Project-URL: Homepage, https://github.com/kpich/symmetric_concordance
Project-URL: Repository, https://github.com/kpich/symmetric_concordance
Project-URL: Issues, https://github.com/kpich/symmetric_concordance/issues
Author: Karl Pichotta
License: MIT
License-File: LICENSE
Keywords: c-index,censoring,concordance,ipcw,lifelines,survival-analysis
Classifier: Intended Audience :: Science/Research
Classifier: License :: OSI Approved :: MIT License
Classifier: Programming Language :: Python :: 3
Classifier: Topic :: Scientific/Engineering
Requires-Python: >=3.10
Requires-Dist: numpy
Description-Content-Type: text/markdown

# symmetric-concordance

Harrell's concordance index (C-index), extended to right-censored predictions.

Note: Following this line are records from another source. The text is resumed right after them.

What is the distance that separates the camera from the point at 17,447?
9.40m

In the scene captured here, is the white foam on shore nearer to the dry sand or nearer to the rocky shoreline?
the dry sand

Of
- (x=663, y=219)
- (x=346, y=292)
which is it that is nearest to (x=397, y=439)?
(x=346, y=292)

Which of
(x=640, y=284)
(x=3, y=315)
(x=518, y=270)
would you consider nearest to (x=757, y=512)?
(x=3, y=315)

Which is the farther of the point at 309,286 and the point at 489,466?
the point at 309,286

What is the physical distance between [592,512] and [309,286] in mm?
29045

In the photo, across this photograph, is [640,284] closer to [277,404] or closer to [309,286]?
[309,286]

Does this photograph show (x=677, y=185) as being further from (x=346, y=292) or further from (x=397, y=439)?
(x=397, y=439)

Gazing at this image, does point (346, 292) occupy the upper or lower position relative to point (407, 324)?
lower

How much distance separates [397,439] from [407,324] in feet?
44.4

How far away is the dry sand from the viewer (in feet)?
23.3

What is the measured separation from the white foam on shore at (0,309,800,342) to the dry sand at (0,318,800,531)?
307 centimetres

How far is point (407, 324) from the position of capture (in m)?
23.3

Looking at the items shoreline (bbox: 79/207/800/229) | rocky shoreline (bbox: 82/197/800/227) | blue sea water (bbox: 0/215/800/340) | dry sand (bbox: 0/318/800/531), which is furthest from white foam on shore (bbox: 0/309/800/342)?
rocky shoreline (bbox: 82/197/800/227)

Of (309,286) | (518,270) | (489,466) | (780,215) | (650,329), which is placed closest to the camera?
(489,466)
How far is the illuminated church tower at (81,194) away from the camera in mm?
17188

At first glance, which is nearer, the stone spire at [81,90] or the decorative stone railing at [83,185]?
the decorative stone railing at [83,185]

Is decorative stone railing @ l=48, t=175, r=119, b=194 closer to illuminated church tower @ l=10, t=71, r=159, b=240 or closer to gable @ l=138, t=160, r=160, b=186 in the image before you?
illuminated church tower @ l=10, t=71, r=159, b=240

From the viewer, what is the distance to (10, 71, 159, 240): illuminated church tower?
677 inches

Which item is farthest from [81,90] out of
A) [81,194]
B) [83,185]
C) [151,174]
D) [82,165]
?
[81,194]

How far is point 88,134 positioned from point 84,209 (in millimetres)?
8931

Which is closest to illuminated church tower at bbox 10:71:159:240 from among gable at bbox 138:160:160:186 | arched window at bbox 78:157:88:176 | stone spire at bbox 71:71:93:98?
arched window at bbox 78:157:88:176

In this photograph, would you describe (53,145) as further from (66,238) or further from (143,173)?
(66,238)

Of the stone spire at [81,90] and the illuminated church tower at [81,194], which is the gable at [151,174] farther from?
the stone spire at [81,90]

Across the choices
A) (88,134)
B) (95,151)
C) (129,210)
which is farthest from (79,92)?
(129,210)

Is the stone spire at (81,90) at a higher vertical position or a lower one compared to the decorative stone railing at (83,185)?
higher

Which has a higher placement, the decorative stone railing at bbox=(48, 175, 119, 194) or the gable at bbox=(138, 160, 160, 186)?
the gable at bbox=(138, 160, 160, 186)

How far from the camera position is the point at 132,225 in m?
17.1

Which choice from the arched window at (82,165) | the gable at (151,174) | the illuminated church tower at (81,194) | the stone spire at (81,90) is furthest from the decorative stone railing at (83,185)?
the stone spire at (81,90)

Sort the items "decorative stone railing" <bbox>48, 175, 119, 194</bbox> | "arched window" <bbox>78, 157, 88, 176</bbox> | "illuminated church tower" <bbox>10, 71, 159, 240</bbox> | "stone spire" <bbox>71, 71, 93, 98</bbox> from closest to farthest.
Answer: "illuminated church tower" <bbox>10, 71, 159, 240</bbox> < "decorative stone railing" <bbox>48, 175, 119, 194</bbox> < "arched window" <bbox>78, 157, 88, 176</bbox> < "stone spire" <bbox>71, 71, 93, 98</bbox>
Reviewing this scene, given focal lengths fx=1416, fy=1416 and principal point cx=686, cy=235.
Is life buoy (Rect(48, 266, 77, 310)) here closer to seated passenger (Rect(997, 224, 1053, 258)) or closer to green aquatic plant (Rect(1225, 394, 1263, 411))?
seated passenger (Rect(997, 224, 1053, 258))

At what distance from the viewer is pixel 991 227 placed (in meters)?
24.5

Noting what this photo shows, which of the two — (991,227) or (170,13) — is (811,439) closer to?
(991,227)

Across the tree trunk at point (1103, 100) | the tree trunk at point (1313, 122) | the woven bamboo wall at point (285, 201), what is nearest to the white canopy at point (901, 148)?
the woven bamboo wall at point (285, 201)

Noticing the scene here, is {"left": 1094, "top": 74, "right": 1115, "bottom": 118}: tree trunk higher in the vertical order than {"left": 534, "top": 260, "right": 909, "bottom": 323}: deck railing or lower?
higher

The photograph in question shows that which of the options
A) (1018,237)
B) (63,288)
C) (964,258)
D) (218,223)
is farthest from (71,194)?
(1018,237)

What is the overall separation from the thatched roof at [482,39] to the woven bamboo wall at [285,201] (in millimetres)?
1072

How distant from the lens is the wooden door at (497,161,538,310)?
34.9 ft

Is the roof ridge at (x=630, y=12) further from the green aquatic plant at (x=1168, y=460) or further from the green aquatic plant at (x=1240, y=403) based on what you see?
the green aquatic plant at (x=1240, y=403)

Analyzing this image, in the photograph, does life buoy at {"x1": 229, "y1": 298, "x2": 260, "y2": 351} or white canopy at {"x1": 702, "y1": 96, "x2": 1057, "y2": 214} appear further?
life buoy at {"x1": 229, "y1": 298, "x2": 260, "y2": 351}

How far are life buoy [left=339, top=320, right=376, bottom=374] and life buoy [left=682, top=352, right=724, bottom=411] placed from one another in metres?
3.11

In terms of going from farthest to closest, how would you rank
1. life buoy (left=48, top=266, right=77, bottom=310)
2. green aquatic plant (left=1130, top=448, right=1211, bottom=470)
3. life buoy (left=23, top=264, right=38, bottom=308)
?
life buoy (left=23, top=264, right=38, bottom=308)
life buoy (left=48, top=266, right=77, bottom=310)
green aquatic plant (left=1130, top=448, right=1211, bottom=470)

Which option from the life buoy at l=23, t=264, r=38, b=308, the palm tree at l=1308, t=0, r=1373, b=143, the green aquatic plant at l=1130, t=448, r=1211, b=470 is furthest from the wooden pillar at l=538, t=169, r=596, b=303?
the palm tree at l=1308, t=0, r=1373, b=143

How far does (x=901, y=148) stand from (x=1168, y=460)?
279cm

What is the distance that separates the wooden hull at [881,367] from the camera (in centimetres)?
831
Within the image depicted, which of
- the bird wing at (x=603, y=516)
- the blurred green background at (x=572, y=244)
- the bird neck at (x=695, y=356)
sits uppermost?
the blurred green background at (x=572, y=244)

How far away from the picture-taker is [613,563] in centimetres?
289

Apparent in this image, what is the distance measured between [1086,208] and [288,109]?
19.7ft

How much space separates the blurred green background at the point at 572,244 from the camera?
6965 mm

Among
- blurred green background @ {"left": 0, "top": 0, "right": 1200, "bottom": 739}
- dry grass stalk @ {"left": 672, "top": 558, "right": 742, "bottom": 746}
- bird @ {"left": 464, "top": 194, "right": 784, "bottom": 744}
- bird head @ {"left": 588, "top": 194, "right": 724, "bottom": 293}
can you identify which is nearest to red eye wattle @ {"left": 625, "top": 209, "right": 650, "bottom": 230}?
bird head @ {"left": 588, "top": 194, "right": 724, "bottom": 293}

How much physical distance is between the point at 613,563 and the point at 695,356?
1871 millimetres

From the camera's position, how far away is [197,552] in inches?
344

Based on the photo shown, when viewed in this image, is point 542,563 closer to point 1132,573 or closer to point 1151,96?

The concordance index measures how well a model ranks right-censored survival outcomes: like
AUROC, it is a pairwise ranking score (0.5 is chance, 1 is perfect ordering) restricted to
the pairs whose ordering is actually known. lifelines' `concordance_index` computes Harrell's
version, but only the *outcome* may be censored; the prediction is treated as a fully
observed number.

When the prediction is itself a right-censored time (say an inferred time-to-event that for
some subjects is only a lower bound), the natural extension applies the same comparability
rule on both sides: a pair counts only when its order is known in the gold series and in the
predicted series (the smaller time is an event). This keeps the same ranking-loss
interpretation while letting both series be censored.

## Install

```bash
pip install symmetric-concordance
```

## Usage

```python
from symmetric_concordance import symmetric_concordance_index

gold_times    = [10, 20, 30, 40, 50]
gold_observed = [1, 1, 1, 1, 1]
pred_times    = [12, 33, 25, 44, 55]
pred_observed = [1, 1, 1, 0, 1]   # the 4th prediction is censored

r = symmetric_concordance_index(gold_times, pred_times, gold_observed, pred_observed)
r.concordance         # 0.888...  (8 of 9 usable pairs agree)
r.n_usable, r.n_pairs # (9, 10)   (one pair isn't orderable on the predicted side)
```

The two series are aligned by position (row `i` is the same subject in both). Event flags
default to all-observed. The result fields:

- `concordance`: comparable-pairs concordance, 0.5 is chance (NaN if no pair is usable)
- `n_usable`, `n_pairs`, `frac_usable`: pair counts
- `resolution_times`: per usable pair, the time it became orderable

For an inverse-probability-of-censoring weighted (IPCW) version, which upweights longer-time
pairs to undo the bias toward short survivors, call `symmetric_concordance_ipcw`. It fits a
built-in Kaplan-Meier censoring curve unless you pass your own via `censoring=` (a fitted
lifelines `KaplanMeierFitter`, any object with `.predict`, or a callable `G(t)`):

```python
import numpy as np
from lifelines import KaplanMeierFitter
from symmetric_concordance import symmetric_concordance_ipcw

kmf = KaplanMeierFitter().fit(gold_times, 1 - np.asarray(gold_observed))
r = symmetric_concordance_ipcw(
    gold_times, pred_times, gold_observed, pred_observed, censoring=kmf
)
r.concordance   # IPCW-reweighted
```

Ties in time aren't orderable (strict `<`), so tied predictions get no half-credit. IPCW
weights are `1 / G(t)**2`, with `G` floored at `weight_floor` (default 0.05).

## Caveats

- `gold_times` and `pred_times` are each used only for *within-series* ordering, so they
  need not share a scale, just orient both so bigger = later event. (IPCW is the exception:
  its binding time `max(gold, pred)` needs them on the same time axis.)
- Pass `pred_observed` when predictions are censored. It defaults to all-observed, which
  brings back the bias this metric exists to avoid.
- Series are aligned by position; align by id yourself first if needed.